─── Provided passage ───

Alicia Hall, Sanfermines, early 1970s.
Photo by Gerry Dawes.

My late ex-wife Diana Valenti Dawes and I  spent many wonderful sanfermines with Alicia Hall from 1970 through 1975 and in 1977 and 1978. Some years we began in Burguete before fiesta, staying at Hostal Burguete, which was Ernest Hemingway's inspiration for Jake Barnes' hotel during his trout fishing expeditions in The Sun Also Rises.  We would drive Alicia up there and spend a quiet relaxing time - - reading, walking out on the road to Roncesvalles to pick tiny wild strawberries to put on our ice cream after dinner at the Hostal Burguete and having long discussions about Spain over dinner with plenty of vino tinto

Trout fishing in the Pyrenees.  
Photo by Gerry Dawes.

One time we were on our way with Alicia to Pamplona (via Rioja and Burguete).  To avoid the maniacs driving southbound Hellbent for the North African-bound ferries in far off Algeciras on NR1, which was then just a two-lane highway, which with homeward bound cars passing in the face of oncoming traffic, causing us to often head for the highway shoulder (or a ditch).  After a few of these close calls, I opted for a back country road in the direction of Burgo de Osma in Soria in northern Castile.  After a few kilometers, Alicia spotted a bar at the entrance to a village. "Stop the car!" she said, "Let's go in there and have some fun." We went in, ordered some vino tinto and had some fun.

It was in the pass of Roncesvalles where we had a series of now legendary picnics that delighted Alicia. There is a splendid Brigadoon-like glade with an icy little stream up there that only the initiated can find (American Matador-artist John Fulton, who had been there with James Michener, had introduced me to it).  About halfway through the fiestas, for several memorable years in the early 70s, Diana and I gathered up Alicia, Hemingway's "double" Kenneth Vanderford, sculptor Lindsay Daen, and a crazy assortment of believers and made the pilgrimage to this historic little valley that is haunted by the ghost of brave Roland and by generations of pilgrims who passed this way over the centuries on the Camino de Santiago.

Kenneth Vanderford.

───

◆ **Problems**:
(a) According to the passage about Alicia Hall, which hotel inspired Jake Barnes' hotel in The Sun Also Rises?
(b) Pick up the recollection of sanfermines with Alicia Hall after its last line and continue it.

─── Excerpted records ───

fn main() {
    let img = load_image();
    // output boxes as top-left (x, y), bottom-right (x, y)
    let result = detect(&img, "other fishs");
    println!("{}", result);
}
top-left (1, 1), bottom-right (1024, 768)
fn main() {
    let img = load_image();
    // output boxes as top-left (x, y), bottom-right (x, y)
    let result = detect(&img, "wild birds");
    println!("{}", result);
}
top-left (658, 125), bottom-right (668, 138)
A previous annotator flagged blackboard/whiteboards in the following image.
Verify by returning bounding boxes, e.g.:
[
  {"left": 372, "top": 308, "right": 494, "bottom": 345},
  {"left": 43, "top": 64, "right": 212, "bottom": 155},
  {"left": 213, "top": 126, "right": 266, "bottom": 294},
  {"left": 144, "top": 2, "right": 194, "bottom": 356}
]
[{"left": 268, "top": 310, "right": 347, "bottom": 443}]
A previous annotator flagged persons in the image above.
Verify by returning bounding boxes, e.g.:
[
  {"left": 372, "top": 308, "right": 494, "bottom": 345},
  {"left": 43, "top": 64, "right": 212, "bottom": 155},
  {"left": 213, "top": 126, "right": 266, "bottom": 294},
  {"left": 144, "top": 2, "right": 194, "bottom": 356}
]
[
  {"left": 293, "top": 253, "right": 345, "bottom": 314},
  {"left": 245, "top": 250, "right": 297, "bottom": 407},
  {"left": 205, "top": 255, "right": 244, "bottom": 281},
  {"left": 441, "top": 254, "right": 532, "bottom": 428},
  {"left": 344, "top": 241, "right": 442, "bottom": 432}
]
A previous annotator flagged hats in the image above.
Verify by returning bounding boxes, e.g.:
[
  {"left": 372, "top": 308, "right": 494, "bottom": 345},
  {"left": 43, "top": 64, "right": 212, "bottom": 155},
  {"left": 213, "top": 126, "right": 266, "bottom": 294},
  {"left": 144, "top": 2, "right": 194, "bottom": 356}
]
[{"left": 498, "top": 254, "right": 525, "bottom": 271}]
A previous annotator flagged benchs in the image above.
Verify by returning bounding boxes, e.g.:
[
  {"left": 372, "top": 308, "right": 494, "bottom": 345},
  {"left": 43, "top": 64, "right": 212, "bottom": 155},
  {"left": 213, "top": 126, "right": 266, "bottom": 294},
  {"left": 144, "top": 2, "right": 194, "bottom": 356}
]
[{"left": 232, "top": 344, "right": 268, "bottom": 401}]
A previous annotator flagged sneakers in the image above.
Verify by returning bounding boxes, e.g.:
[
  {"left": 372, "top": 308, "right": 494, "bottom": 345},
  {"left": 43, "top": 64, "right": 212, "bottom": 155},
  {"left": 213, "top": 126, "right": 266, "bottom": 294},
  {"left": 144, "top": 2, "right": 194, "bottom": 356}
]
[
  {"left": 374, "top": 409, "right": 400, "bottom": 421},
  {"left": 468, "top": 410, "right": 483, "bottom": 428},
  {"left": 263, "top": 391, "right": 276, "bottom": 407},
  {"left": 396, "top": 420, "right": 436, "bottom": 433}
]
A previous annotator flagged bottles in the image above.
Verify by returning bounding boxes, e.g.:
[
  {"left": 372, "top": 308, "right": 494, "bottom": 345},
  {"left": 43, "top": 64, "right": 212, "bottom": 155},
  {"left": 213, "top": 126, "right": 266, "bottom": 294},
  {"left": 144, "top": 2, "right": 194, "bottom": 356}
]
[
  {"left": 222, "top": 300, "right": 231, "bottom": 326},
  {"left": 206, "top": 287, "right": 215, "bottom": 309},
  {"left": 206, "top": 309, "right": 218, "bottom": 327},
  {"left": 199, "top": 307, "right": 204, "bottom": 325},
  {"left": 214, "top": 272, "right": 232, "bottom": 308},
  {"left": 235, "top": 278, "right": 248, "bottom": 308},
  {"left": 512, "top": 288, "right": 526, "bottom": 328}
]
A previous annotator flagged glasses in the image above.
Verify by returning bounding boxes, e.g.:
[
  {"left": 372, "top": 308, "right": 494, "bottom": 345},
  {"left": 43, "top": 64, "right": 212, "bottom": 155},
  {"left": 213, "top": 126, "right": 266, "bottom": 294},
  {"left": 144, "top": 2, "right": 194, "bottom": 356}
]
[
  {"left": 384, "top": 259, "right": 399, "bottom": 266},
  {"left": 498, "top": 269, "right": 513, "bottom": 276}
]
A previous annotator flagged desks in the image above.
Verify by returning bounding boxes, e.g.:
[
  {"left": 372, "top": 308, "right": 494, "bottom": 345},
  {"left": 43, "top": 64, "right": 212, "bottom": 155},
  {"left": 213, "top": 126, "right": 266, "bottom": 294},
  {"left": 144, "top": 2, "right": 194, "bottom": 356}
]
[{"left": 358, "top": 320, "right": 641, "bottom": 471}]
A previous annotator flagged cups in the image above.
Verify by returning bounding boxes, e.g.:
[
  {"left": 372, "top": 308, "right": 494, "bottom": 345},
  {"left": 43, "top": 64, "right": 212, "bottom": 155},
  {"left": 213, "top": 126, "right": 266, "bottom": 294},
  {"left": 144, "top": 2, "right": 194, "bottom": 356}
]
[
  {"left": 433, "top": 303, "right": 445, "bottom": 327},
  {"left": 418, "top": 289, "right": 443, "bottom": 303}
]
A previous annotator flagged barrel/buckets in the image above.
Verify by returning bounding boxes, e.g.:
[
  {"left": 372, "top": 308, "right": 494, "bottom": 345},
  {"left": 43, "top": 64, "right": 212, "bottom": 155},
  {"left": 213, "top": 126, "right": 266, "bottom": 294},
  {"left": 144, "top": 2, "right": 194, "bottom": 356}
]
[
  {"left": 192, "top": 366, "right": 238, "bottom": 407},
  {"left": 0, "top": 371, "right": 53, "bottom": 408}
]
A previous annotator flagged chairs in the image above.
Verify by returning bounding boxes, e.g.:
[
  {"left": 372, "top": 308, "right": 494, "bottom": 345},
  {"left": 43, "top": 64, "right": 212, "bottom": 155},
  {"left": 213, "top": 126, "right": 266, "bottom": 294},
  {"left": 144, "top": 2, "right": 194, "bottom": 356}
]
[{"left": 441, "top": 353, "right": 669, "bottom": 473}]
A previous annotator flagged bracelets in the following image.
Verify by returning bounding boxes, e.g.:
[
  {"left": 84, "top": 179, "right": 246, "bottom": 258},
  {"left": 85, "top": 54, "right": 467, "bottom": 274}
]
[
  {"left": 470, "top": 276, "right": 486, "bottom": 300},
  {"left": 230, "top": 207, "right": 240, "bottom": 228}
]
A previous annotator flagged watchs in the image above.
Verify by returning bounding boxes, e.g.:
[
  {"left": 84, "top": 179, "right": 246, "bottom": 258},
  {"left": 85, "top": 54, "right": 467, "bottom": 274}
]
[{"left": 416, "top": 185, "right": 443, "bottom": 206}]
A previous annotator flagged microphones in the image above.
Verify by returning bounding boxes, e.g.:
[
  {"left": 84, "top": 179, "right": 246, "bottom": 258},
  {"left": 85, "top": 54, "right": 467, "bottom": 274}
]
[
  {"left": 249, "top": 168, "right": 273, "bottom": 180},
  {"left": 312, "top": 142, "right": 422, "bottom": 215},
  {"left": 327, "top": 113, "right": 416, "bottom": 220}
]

───

◆ **Task responses**:
(a) Hostal Burguete.

(b)
We helped Alicia, the septuagenarian doyenne of bullfight aficionadas, down the steep slope to the green, grassy, mossy banks of the stream, where Diana, who had recruited a group of women to collect the food at the mercado in Pamplona that morning, laid out our splendid repast--chorizos, jamón Ibérico, local Roncal cheese, tomatoes, tinned seafood, white asparagus from Navarra, melons, cherries, etc.--while I iced down our Navarra clarete - rosado and melons in the stream. 

The picnic had a formula that didn't vary until the year we stopped going - - drink some wine, eat wonderful Navarrese food, drink some more wine, get mellow, lay down on the mossy slopes and tell off-color jokes to a well-primed audience until the mystical fog drifts in and signaled that it was time for us to drift back to Pamplona in time for the corrida. A Swede once had us rolling on the ground in fits by telling a particularly dirty joke in Swedish, which only the three Swedes, including the great Rolf von Essen, understood, but the most incredible thing that ever happened at this event was the near conversion of Kenneth Vanderford, a died-in-the-wool atheist.

Lindsay Daen blowing his bugle in the pass of Roncesvalles during one of our picnics circa 1973.

This particular year, a spooky mist of metaphysical caliber had drifted into the upper tier of our little valley.   And Lindsay Daen, the New Zealand-born sculptor, had still not arrived. Vanderford was telling us about the legend of Roland blowing his horn to summon his uncle Charlemagne's army as he fought for his life in this pass. He ended his tale of the famous Chanson de Roland and remarked that, like lots of other religion-laced legends, it was mostly nonsense.  At that precise moment, a bugle sounded from high in the woods.  Vanderford looked heavenward and seemed momentarily shaken by what he must have thought was a call to reckoning.  It was Lindsay blowing his bugle as he tried to locate us. Alicia always got a lot of mileage out of that story over the years.

Alicia used to have a Pobre de Mí party at Maitena overlooking the Plaza del Castillo on the last night of San Fermín. From there, after dinner, we could watch the fiesta began to wind down with the soulful lament of "Pobre de mí" followed by the joyous, self-renewing "Siete de julio, San Fermín!" One memorable year, over a dozen of us gathered around Alicia for dinner and, as I usually did, I sat next to her.  

But, to set the stage, two things must be kept in mind: 1) When I first met Alicia she did not use blue language, so I claim to have taught her how to cuss and 2) Ever since the Pablo Romero tienta during one memorable Feria de Sevilla, I had been encouraging Alicia to marry some aging bull breeder and do him in with sexual excess, so she could inherit the ranch and invite us to secret tientas. These two items were a running joke between us.

After dinner and plenty of tinto and clarete, Alicia asked me to fetch her some tobaco negro (a black tobacco cigarette), so I bummed a Ducado from Mike Kelly and gave it to her. Alicia was trying to act like a seasoned smoker, so she tried to tamp the cigarette on the table and she broke it.  I had to get her another cigarette, show her how to tamp it, and light it for her. 

"Damn, Alicia," I said, "first I had to teach you how to cuss, now I'm having to teach you how to smoke, and I guess if you marry that bull breeder, I'm going to have to teach you how to do that too."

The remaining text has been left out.